**Exercise instructions**
Turn the records below into a JSON list of strings, with one string per line and blank lines omitted. Leave out the picture lines.

[Spatial reasoning records]
────

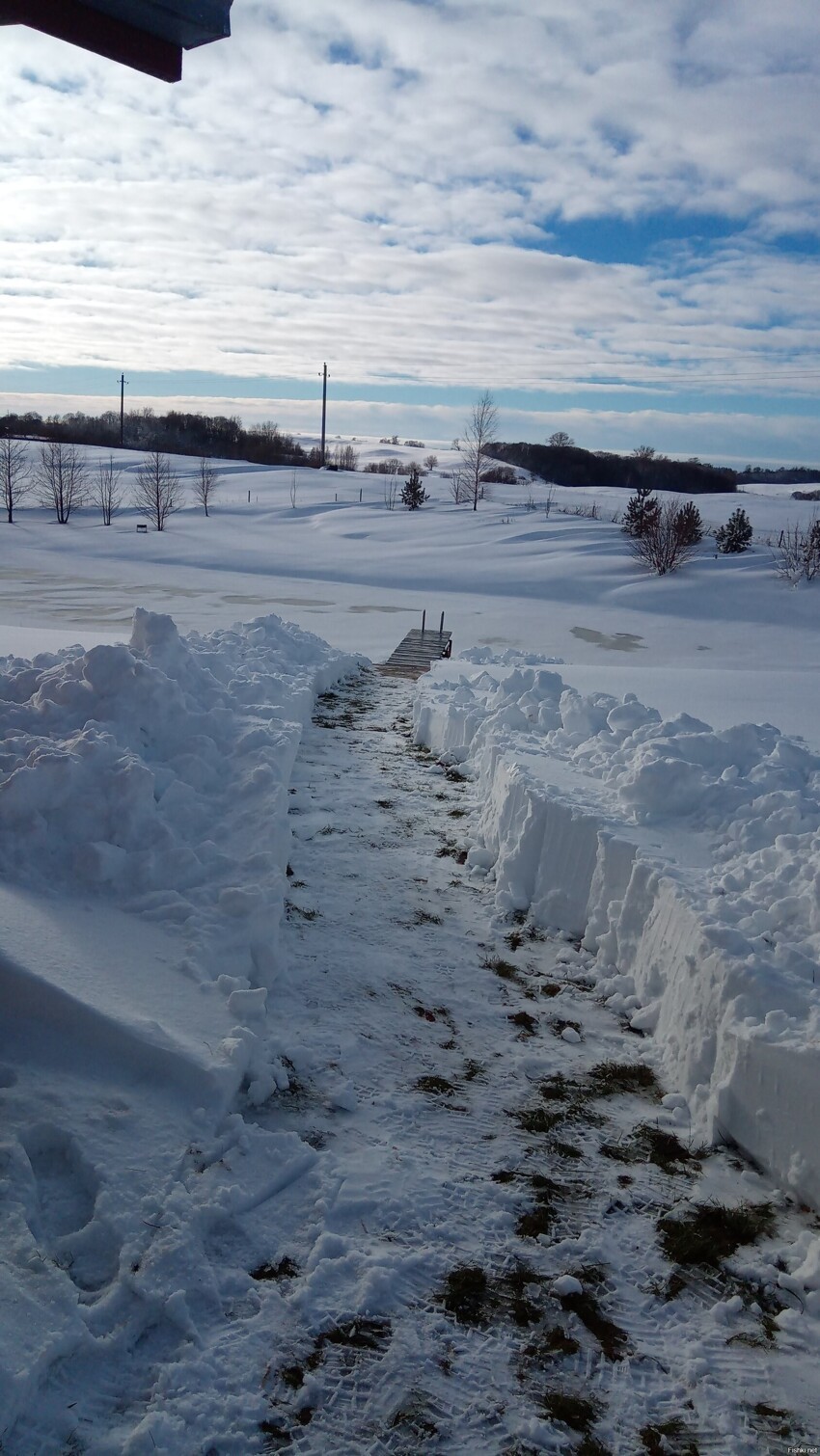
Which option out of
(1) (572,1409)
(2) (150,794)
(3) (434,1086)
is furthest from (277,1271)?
(2) (150,794)

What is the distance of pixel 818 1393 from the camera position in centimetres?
235

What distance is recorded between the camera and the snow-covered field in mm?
2291

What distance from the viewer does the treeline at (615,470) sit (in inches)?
2864

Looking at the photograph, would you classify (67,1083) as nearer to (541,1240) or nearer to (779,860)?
(541,1240)

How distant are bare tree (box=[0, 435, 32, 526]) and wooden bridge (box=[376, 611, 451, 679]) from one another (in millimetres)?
29417

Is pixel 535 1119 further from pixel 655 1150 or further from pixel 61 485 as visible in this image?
pixel 61 485

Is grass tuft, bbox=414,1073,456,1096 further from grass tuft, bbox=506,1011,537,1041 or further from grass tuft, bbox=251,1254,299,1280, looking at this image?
grass tuft, bbox=251,1254,299,1280

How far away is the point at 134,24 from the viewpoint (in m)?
3.02

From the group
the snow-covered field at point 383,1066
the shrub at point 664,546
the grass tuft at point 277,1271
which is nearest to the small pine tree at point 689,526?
the shrub at point 664,546

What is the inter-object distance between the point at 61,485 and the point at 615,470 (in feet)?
154

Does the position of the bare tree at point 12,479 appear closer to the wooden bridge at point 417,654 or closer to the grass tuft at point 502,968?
the wooden bridge at point 417,654

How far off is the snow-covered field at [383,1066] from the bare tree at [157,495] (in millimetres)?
35266

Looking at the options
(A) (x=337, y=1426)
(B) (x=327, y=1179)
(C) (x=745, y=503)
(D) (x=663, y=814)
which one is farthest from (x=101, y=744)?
(C) (x=745, y=503)

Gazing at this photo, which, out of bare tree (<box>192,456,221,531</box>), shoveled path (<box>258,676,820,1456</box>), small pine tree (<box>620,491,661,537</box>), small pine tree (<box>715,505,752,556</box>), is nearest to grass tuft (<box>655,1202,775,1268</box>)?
shoveled path (<box>258,676,820,1456</box>)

────

**Finished task**
[
  "Which option out of",
  "(1) (572,1409)",
  "(2) (150,794)",
  "(3) (434,1086)",
  "is furthest from (277,1271)?",
  "(2) (150,794)",
  "What is the distance of pixel 818 1393 from the camera position in centimetres?",
  "235",
  "What distance is recorded between the camera and the snow-covered field in mm?",
  "2291",
  "What distance from the viewer does the treeline at (615,470) sit (in inches)?",
  "2864",
  "Looking at the photograph, would you classify (67,1083) as nearer to (541,1240) or nearer to (779,860)?",
  "(541,1240)",
  "How distant are bare tree (box=[0, 435, 32, 526]) and wooden bridge (box=[376, 611, 451, 679]) from one another (in millimetres)?",
  "29417",
  "Is pixel 535 1119 further from pixel 655 1150 or further from pixel 61 485 as visible in this image?",
  "pixel 61 485",
  "Is grass tuft, bbox=414,1073,456,1096 further from grass tuft, bbox=506,1011,537,1041 or further from grass tuft, bbox=251,1254,299,1280, looking at this image?",
  "grass tuft, bbox=251,1254,299,1280",
  "How far away is the point at 134,24 from the viewpoint (in m)?",
  "3.02",
  "From the group",
  "the snow-covered field at point 383,1066",
  "the shrub at point 664,546",
  "the grass tuft at point 277,1271",
  "which is nearest to the small pine tree at point 689,526?",
  "the shrub at point 664,546",
  "What is the inter-object distance between the point at 61,485 and the point at 615,470 (in feet)?",
  "154",
  "Does the position of the bare tree at point 12,479 appear closer to the wooden bridge at point 417,654 or closer to the grass tuft at point 502,968?",
  "the wooden bridge at point 417,654",
  "How far off is the snow-covered field at [383,1066] from the bare tree at [157,495] (in millimetres)?",
  "35266",
  "Looking at the options",
  "(A) (x=337, y=1426)",
  "(B) (x=327, y=1179)",
  "(C) (x=745, y=503)",
  "(D) (x=663, y=814)",
  "which one is farthest from (x=101, y=744)?",
  "(C) (x=745, y=503)",
  "Gazing at this photo, which, out of bare tree (<box>192,456,221,531</box>), shoveled path (<box>258,676,820,1456</box>), small pine tree (<box>620,491,661,537</box>), small pine tree (<box>715,505,752,556</box>), is nearest to grass tuft (<box>655,1202,775,1268</box>)?",
  "shoveled path (<box>258,676,820,1456</box>)"
]